• [Your assignment]:
When you copy the records that follow, please keep every word exactly as it is and leave out the pictures.

• [Input]:
====================
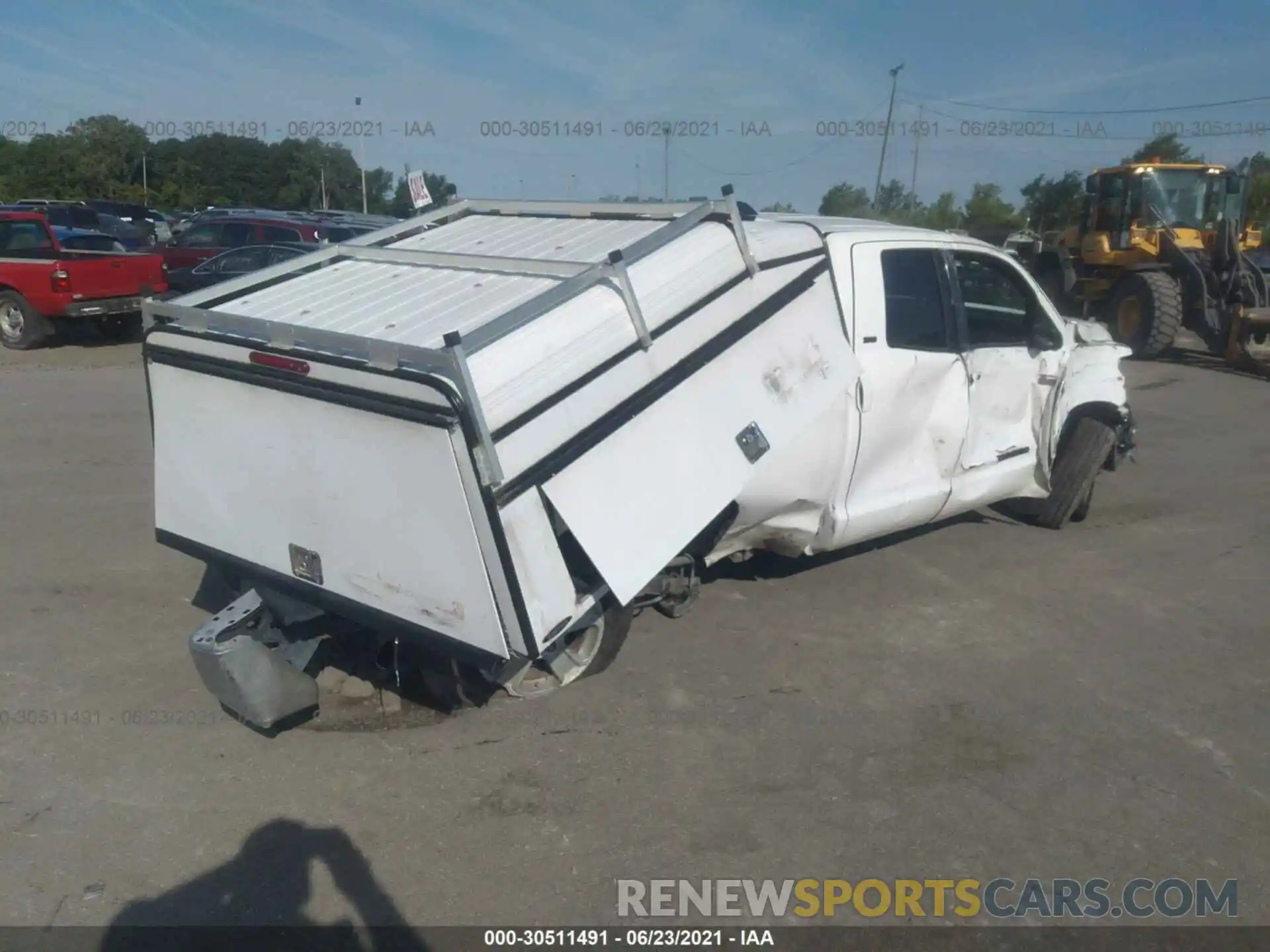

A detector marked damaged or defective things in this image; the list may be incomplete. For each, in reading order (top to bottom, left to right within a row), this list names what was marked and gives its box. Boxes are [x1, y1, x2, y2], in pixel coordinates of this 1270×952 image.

damaged white truck [144, 189, 1138, 735]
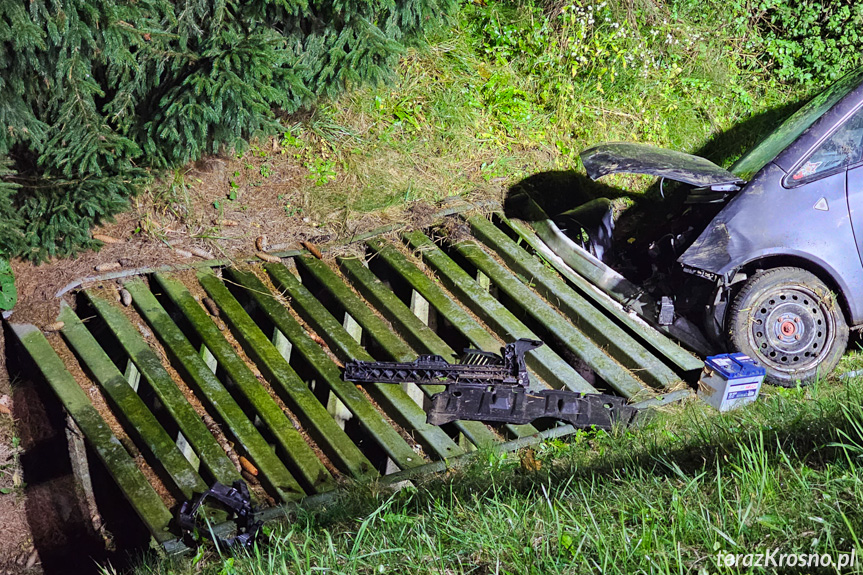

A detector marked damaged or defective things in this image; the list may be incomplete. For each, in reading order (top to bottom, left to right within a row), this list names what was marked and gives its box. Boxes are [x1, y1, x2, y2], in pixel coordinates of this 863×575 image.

bent hood [580, 143, 748, 188]
crashed silver car [560, 67, 863, 384]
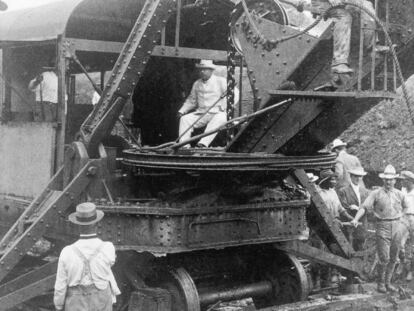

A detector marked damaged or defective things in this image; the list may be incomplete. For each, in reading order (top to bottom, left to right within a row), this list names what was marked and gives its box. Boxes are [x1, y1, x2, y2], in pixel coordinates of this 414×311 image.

rusty metal surface [122, 150, 336, 172]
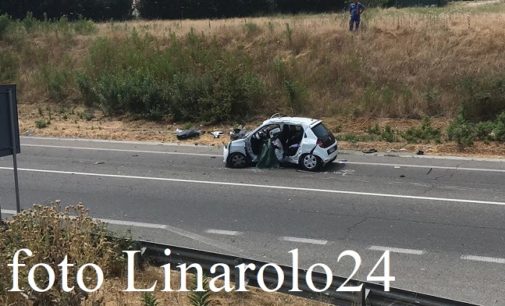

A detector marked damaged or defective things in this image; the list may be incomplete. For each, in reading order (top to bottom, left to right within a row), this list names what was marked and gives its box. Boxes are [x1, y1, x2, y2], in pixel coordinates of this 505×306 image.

white damaged car [222, 115, 336, 171]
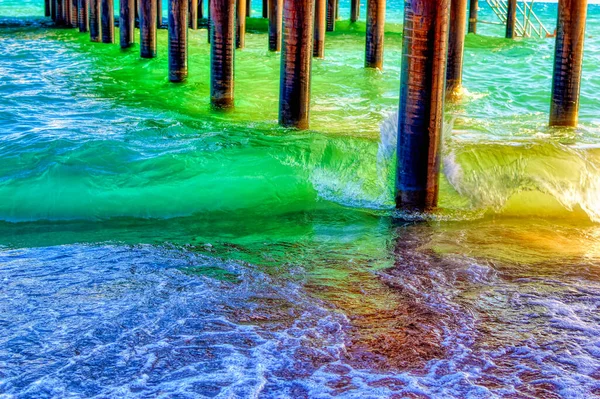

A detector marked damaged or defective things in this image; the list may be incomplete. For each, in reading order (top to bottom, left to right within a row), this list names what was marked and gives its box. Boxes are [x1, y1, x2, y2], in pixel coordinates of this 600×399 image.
====================
• [Solution]:
A detector marked damaged or defective things in this image; the list may be incomplete. For each, in reading order (top to bottom, left to right within a row), this list names what was marked and gives its box. Boxes are [x1, y1, x2, y2], in pixel coordinates of this 1270×952 image.

damaged white truck [144, 189, 1138, 735]

A detector marked damaged or defective things in this image; the list may be incomplete. For each, in reading order (top to bottom, left to right within a row), this list names what was marked and gives its box. Boxes are [x1, y1, x2, y2], in pixel coordinates of this 863×575 image.

bent hood [580, 143, 748, 188]
crashed silver car [560, 67, 863, 384]

A detector marked damaged or defective things in this image; the list may be incomplete. For each, in reading order (top to bottom, left to right within a row), this list names what was marked and gives its box. Boxes are [x1, y1, x2, y2], in pixel coordinates of this 414×311 image.

rusty metal surface [122, 150, 336, 172]

A detector marked damaged or defective things in this image; the list may be incomplete. For each, in reading order (top to bottom, left to right within a row), this list names what was marked and gives its box. Boxes are [x1, y1, x2, y2], in pixel coordinates of this 505×306 image.

white damaged car [222, 115, 336, 171]

A detector marked damaged or defective things in this image; the list may be incomplete. For each, in reading order (top to bottom, left to right within a row), this list names what was marked and gives its box. Boxes are [x1, y1, x2, y2], in pixel coordinates of this 600×399 image.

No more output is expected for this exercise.